Redazione | Un sottile filo di storia e fede, lega San Ludovico da Casoria , più noto come Padre Ludovico da Casoria, proclamato santo domenica da Papa Francesco a San Pietro, e l’isola di Procida. I fili di una presenza silenziosa e proficua del frate sulla terra di Arturo. Padre Ludovico, come raccontano le cronache di quegli anni giunse a Procida molto presumibilmente nel 1860, come racconta nella storia di Procida, M. Parascandola. Invitato da un amico sacerdote giunse sull’isola con un battello a vapore e appena messo piede a terra, si fermò nella prima chiesa in preghiera. Tanto da sorprendere anche il parroco che gli chiese a quale ordine appartenesse e cosa ci facesse a Procida. Da allora il frate torno diverse volte sull’isola, la sua opera di evangelizzazione ormai era nota. Il 1847 segnò la svolta verso un intenso impegno sociale: Ludovico cominciò con l’aprire una piccola infermeria per religiosi a San Pietro ad Aram, e poi radunò intorno a sé un folto gruppo di laici – Terziari francescani – che coinvolse in svariate attività di assistenza ai bisognosi. Grazie all’appoggio di ricchi benefattori, nel 1852 acquistò in località Scudillo – poco fuori Napoli, sulla collina di Capodimonte – la Casa della Palma, in cui insediò un piccolo convento francescano e un’infermeria-farmacia per religiosi e poveri.
E proprio tra l’anno 1859 e l’anno 1862 Ludovico fondò, a sostegno delle sue opere caritatevoli ed assistenziali, due importanti congregazioni: la Congregazione dei Frati della Carità, detti «Frati Bigi» e la Congregazione delle Suore Francescane Elisabettine. Fondò con spirito instancabile (tanto da meritare l’appellativo alle sue opere di “Carità sfrenata”), numerosissime case di accoglienza, di studio e di formazione professionale per giovani abbandonati, in particolare per gli scugnizzi, che egli stesso raccoglieva a centinaia dalle strade. I ragazzi, che affidava ai sui Frati Bigi o alle Suore Elisabettiane, li chiamava, bonariamente, “accattoncelli” e “accattoncelle”. Tanti furono i centri di accoglienza che nacquero “a macchia di leopardo“, sia in città che nel suo immediato contado: come a Piscinola, a Procida, a Capodimonte…, e in tantissimi altri posti ancora, anche fuori Napoli; tanti ne furono, che lo stesso padre Ludovico negli anni ne dimenticava l’esistenza… Infatti egli rispondeva a chi chiedeva quanti erano i centri da lui fondati: “Non lo so. Io, vede, son fatto così. Quando un’istituzione è riuscita a camminare con i suoi piedi, non ci penso più! Passo a fondare qualche altra cosa e di quelle non mi ricordo più. Son tante, uh! “.

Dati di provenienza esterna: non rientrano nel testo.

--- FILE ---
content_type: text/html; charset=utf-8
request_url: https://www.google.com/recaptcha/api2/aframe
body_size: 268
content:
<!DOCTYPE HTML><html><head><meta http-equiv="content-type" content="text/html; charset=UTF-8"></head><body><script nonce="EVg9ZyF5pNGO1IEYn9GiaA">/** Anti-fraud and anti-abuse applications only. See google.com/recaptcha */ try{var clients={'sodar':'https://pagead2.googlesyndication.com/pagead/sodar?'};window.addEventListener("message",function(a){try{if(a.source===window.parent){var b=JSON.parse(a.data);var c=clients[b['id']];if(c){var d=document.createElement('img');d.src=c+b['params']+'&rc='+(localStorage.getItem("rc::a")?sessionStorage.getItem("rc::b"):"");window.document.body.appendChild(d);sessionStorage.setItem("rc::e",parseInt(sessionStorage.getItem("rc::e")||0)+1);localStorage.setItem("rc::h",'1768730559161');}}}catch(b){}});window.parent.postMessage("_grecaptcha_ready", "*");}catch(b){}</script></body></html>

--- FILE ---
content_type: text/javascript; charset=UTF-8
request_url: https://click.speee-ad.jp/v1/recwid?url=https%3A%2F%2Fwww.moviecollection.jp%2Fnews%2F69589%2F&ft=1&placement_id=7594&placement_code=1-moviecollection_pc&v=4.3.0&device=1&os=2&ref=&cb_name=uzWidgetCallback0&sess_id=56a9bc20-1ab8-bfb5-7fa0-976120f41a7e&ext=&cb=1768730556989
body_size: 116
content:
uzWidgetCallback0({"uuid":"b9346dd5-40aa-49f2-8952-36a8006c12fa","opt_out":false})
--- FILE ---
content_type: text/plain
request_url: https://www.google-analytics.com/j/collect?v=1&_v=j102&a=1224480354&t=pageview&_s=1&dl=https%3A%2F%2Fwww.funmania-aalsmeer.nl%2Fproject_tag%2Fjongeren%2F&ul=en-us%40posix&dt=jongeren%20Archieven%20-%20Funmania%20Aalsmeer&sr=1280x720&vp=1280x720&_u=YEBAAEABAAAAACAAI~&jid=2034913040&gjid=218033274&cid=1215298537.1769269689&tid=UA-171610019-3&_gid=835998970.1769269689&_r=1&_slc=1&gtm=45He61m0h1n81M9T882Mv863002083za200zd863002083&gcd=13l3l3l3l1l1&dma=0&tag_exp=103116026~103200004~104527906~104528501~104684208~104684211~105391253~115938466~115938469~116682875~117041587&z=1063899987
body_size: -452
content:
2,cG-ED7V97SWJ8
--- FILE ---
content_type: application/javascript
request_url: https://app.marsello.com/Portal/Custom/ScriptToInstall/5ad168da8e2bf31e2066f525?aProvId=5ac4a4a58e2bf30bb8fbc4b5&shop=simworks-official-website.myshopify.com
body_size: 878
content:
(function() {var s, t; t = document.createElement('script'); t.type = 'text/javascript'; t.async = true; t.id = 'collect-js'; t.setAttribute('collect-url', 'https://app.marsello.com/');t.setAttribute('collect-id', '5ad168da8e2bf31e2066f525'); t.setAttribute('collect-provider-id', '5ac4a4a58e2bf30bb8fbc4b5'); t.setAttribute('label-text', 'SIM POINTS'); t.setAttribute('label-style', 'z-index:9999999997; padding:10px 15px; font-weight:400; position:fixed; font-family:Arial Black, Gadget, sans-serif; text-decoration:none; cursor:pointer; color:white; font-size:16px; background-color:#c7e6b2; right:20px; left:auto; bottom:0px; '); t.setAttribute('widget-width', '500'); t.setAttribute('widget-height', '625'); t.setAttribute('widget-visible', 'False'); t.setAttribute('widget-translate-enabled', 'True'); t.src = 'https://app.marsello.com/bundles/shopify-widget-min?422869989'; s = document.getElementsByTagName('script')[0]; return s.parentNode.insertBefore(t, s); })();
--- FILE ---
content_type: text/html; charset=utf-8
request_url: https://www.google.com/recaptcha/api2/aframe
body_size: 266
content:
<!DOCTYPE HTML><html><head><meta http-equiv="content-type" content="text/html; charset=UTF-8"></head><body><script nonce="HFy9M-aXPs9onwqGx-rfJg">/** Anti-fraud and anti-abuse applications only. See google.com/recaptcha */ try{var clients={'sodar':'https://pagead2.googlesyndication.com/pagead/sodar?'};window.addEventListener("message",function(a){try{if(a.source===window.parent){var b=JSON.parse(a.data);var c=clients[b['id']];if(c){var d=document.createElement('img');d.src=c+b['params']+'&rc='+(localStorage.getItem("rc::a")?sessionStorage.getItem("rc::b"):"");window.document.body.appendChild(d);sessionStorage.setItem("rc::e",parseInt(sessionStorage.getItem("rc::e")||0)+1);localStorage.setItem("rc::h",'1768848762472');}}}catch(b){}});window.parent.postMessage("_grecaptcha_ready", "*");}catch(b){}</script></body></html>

Il suo impegno si estese anche nella società e nella vita culturale del suo tempo, infatti nel 1864 fondò a Napoli il periodico La Carità e un’Accademia di religione e scienze, ottenendo il consenso e l’adesione di molti uomini di cultura e di scienza.
Nel 1866 fondò il collegio scolastico per l’istruzione dei giovani napoletani, che fu chiamato La Carità, tra i suoi insigni frequentatori ricordiamo lo storico Benedetto Croce, all’epoca ragazzo già orfano di entrambi i genitori, a causa del terremoto di Casamicciola.
Sull’isola di Procida – dunque – fondò il cosiddetto “Ospedaletto per i poveri retta dal Terz’Ordine di San Francesco, che aveva sede nella chiesa di San Vincenzo. Struttura che poi nel 1929 si fuse con l’Ospedale Civico Albano dando vita all’”ospedale civico albano Francescano”, tutt’oggi fondazione fiore all’occhiello procidano e ente proprietario dell’isolotto di Vivara.
“Nella settimana della sua ascesa agli onori degli altari la comunità procidana vuole rendere omaggio ad un grande uomo che ha lasciato traccia della sua vita e delle sue opere anche sulla nostra isola” – ci dice – Peppino Ambrosino, noto cultore della materia. “Al primo piano della chiesa di San Vincenzo c’è ancora la sua stanzetta. Le quattro mura in cui sapeva rinchiudersi per pregare e riposare la notte, quando decideva di rimanere a Procida”.